Saved data entries
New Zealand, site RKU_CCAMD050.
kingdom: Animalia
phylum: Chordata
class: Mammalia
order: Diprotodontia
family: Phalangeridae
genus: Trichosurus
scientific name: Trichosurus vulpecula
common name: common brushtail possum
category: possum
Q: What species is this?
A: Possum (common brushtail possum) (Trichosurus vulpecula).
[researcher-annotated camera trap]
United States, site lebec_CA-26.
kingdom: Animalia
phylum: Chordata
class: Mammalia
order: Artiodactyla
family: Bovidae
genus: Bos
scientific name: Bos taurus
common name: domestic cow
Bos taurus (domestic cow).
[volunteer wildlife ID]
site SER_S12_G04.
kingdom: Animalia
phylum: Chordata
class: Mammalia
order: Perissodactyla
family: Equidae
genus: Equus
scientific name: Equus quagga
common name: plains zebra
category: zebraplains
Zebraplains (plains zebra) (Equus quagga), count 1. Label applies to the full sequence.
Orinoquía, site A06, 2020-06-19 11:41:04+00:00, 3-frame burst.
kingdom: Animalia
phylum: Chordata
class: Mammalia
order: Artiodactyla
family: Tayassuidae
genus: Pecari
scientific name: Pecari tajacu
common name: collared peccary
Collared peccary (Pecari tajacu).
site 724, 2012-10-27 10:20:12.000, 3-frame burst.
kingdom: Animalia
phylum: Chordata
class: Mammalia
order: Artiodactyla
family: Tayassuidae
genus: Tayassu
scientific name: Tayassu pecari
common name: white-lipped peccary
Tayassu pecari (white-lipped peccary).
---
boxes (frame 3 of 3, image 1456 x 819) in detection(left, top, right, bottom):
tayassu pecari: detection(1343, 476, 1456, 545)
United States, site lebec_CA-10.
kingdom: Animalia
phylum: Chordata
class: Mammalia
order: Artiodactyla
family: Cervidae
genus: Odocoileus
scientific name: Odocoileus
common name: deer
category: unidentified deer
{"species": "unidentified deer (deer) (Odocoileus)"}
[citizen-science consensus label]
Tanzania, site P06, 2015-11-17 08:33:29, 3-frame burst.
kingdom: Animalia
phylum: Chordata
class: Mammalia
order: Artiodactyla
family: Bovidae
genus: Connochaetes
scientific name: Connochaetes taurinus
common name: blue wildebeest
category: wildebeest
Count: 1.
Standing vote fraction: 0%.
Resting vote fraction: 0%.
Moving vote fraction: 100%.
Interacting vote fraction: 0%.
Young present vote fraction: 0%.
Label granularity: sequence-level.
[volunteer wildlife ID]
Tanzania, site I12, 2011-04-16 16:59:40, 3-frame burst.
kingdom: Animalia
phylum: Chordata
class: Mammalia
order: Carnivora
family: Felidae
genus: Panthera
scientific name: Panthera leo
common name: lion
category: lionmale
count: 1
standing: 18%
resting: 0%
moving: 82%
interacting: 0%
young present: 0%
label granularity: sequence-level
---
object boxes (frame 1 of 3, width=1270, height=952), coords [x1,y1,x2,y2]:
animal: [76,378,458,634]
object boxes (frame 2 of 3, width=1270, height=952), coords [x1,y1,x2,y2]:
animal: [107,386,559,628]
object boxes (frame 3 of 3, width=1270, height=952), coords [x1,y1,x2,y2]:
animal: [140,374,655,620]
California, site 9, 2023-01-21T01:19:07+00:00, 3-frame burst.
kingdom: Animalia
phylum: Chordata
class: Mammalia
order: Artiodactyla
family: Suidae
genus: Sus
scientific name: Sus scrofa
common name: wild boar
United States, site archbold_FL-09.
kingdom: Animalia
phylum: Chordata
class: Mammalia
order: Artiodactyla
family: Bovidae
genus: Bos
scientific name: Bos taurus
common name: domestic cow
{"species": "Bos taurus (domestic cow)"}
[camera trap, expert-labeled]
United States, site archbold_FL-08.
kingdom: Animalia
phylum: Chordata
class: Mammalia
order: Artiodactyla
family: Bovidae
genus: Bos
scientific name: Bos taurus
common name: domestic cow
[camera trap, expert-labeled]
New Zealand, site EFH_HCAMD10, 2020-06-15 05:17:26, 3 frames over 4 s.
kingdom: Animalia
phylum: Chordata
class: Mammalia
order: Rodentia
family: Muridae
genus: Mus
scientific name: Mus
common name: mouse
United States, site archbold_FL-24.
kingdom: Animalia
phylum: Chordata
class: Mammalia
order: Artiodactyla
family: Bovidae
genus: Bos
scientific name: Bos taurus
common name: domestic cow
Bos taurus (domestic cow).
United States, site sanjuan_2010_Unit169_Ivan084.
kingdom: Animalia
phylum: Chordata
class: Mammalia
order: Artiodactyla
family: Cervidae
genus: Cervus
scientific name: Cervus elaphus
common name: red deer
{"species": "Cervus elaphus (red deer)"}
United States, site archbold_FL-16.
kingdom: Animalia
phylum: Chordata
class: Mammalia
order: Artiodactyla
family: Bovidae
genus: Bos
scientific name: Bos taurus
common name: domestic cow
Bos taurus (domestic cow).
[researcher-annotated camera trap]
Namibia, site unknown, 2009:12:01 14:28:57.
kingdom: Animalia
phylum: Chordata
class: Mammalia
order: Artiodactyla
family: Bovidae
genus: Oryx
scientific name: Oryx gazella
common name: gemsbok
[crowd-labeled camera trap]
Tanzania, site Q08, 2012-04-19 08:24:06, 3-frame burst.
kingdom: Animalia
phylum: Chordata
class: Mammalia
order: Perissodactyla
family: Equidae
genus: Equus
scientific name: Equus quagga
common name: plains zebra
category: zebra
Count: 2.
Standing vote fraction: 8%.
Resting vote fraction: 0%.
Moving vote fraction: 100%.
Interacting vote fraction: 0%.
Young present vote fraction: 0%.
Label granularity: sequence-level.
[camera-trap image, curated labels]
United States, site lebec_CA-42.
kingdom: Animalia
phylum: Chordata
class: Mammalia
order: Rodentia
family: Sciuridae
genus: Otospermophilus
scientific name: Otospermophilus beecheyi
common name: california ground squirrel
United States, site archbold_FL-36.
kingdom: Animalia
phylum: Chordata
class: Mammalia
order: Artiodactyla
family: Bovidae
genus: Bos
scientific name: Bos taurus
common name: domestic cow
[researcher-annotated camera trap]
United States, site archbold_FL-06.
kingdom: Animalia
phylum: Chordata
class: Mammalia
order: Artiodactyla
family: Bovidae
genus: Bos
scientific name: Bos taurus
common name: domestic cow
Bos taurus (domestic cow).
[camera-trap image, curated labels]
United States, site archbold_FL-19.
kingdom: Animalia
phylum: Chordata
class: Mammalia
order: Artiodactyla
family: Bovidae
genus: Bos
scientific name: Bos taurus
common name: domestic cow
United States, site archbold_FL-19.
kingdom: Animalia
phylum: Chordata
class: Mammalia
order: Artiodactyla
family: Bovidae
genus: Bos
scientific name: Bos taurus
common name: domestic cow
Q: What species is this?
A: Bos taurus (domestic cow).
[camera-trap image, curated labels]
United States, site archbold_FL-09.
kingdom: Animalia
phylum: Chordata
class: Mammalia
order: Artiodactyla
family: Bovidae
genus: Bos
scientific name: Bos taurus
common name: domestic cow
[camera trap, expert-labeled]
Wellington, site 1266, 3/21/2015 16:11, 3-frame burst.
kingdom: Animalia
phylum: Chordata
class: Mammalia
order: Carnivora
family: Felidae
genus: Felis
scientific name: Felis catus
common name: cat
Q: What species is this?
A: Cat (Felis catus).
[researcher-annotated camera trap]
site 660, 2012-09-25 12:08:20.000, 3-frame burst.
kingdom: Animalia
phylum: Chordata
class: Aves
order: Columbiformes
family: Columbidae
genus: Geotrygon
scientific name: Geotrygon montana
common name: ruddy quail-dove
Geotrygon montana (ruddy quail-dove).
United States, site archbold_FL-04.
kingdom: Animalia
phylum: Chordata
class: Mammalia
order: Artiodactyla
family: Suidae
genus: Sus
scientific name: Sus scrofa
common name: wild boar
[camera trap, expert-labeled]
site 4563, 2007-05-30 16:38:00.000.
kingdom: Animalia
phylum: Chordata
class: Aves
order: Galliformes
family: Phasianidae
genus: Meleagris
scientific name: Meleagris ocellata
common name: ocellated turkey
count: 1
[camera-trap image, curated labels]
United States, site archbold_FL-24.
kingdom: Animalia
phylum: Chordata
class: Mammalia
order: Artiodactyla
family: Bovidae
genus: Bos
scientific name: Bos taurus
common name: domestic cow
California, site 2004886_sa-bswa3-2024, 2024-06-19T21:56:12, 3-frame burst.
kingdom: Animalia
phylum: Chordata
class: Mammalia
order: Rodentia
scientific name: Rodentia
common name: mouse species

■ Aim of the task:
In the data above, find the line that contains "Wellington, site 1266, 3/21/2015" and the line that contains "scientific name: Geotrygon montana". Repeat exactly those lines and every line between them, and only those.

■ Reply:
Wellington, site 1266, 3/21/2015 16:11, 3-frame burst.
kingdom: Animalia
phylum: Chordata
class: Mammalia
order: Carnivora
family: Felidae
genus: Felis
scientific name: Felis catus
common name: cat
Q: What species is this?
A: Cat (Felis catus).
[researcher-annotated camera trap]
site 660, 2012-09-25 12:08:20.000, 3-frame burst.
kingdom: Animalia
phylum: Chordata
class: Aves
order: Columbiformes
family: Columbidae
genus: Geotrygon
scientific name: Geotrygon montana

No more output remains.